Русская критика от Карамзина до Белинского - страница 28
В. К. КЮХЕЛЬБЕКЕР
1797—1846
Лицейский товарищ Пушкина, образованнейший человек своей эпохи Вильгельм Карлович Кюхельбекер был педагогом (среди его учеников композитор Глинка), поэтом, драматургом, критиком. Видный декабрист, он 14 декабря 1825 года пытался на Сенатской площади застрелить брата царя. Десять лет провел после этого в одиночном заключении, а потом до конца жизни находился в ссылке в Сибири.
Лучшая статья Кюхельбекера о литературе, «О направлении нашей поэзии, особенно лирической, в последнее десятилетие», была опубликована в декабристском альманахе «Мнемозина», который он сам издавал совместно с писателем В. Ф. Одоевским (1824, ч. 2). Эта статья вызвала горячие споры. Впервые в русской критике Кюхельбекер резко отграничил декабристский гражданский романтизм от элегического романтизма Жуковского и Батюшкова. Кюхельбекер талантливо и зло высмеивал литературные трафареты элегических романтиков: «Луна, которая,— разумеется —уныла и бледна, скалы и дубравы, где их никогда не бывало... В особенности же — туман: туманы над бором, туманы над полями, туман в голове сочинителя». Кюхельбекер требовал от поэзии гражданственности и народности.
О направлении нашей поэзии, особенно лирической, в последнее десятилетие
Сила, свобода, вдохновение — необходимые три условия всякой поэзии.
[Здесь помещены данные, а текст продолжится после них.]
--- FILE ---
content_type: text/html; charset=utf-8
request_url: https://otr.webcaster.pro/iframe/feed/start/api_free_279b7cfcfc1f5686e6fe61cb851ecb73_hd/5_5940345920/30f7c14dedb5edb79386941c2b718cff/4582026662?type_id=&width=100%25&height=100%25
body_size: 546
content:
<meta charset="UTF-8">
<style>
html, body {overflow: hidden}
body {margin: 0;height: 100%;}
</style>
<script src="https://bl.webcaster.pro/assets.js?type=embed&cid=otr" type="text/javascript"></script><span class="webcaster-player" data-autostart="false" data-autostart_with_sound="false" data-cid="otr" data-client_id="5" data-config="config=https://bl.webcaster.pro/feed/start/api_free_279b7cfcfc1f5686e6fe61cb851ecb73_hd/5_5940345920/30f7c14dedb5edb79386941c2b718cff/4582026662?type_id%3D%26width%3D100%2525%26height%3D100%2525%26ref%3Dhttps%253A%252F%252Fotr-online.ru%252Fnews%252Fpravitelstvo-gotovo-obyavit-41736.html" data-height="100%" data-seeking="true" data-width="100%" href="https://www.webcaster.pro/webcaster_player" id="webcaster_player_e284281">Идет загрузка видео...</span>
Лирическая поэзия вообще не иное что, как необыкновенное, то есть сильное, свободное, вдохновенное изложение чувств самого писателя. Из сего следует, что она тем превосходнее, чем более возвышается над событиями ежедневными, над низким языком черни, не знающей вдохновения. Всем требованиям, которые предполагает сие определение, вполне удовлетворяет одна ода, а посему без сомнения занимает первое место в лирической поэзии, или, лучше сказать, одна совершенно заслуживает название поэзии лирической. Прочие же роды стихотворческого изложения собственных чувств — или подчиняют оные повествованию, как то гимн, а еще более баллада, и, следовательно, переходят в поэзию эпическую; или же ничтожностию самого предмета налагают на гений оковы, гасят огонь его вдохновения. В последнем случае их отличает от прозы одно только стихосложение, ибо прелестью и благозвучием — достоинствами, которыми они по необходимости ограничиваются,— наравне с ними может обладать и красноречие. Ода, увлекаясь предметами высокими, передавая векам подвиги героев и славу Отечества, воспаряя к престолу неизреченного и пророчествуя пред благоговеющим народом, парит, гремит, блещет, порабощает слух и душу читателя. Сверх того, в оде поэт бескорыстен: он не ничтожным событиям собственной жизни радуется, не об них сетует; он вещает правду и суд промысла, торжествует о величии родимого края, мещет перуны в супостатов[13], блажит праведника, клянет изверга.
В элегии — новейшей и древней — стихотворец говорит об самом себе, о своих скорбях и наслаждениях. Элегия почти никогда не окрыляется, не ликует: она должна быть тиха, плавна, обдуманна; должна, говорю, ибо кто слишком восторженно радуется собственному счастию — смешон; печаль же неистовая не есть поэзия, а бешенство. Удел элегии — умеренность, посредственность...
Послание у нас — или та же элегия, только в самом невыгодном для ней облачении, или сатирическая замашка, каковы сатиры остряков..., или просто письмо в стихах.
Трудно не скучать, когда Иван и Сидор напевают нам о своих несчастиях; еще труднее не заснуть, перечитывая, как они иногда в трехстах трехстопных стихах друг другу рассказывают, что — слава богу! — здоровы и страх как жалеют, что так давно не видались! Уже легче, если по крайней мере ретивый писец вместо того, чтобы начать:
воскликнет:
Теперь спрашивается: выиграли ли мы, променяв оду на элегию и послание?
Жуковский первый у нас стал подражать новейшим немцам[14], преимущественно Шиллеру*. Современно ему, Батюшков взял себе в образец двух пигмеев французской словесности — Парни* и Мильвуа*. Жуковский и Батюшков на время стали корифеями наших стихотворцев и особенно той школы, которую ныне выдают нам за романтическую.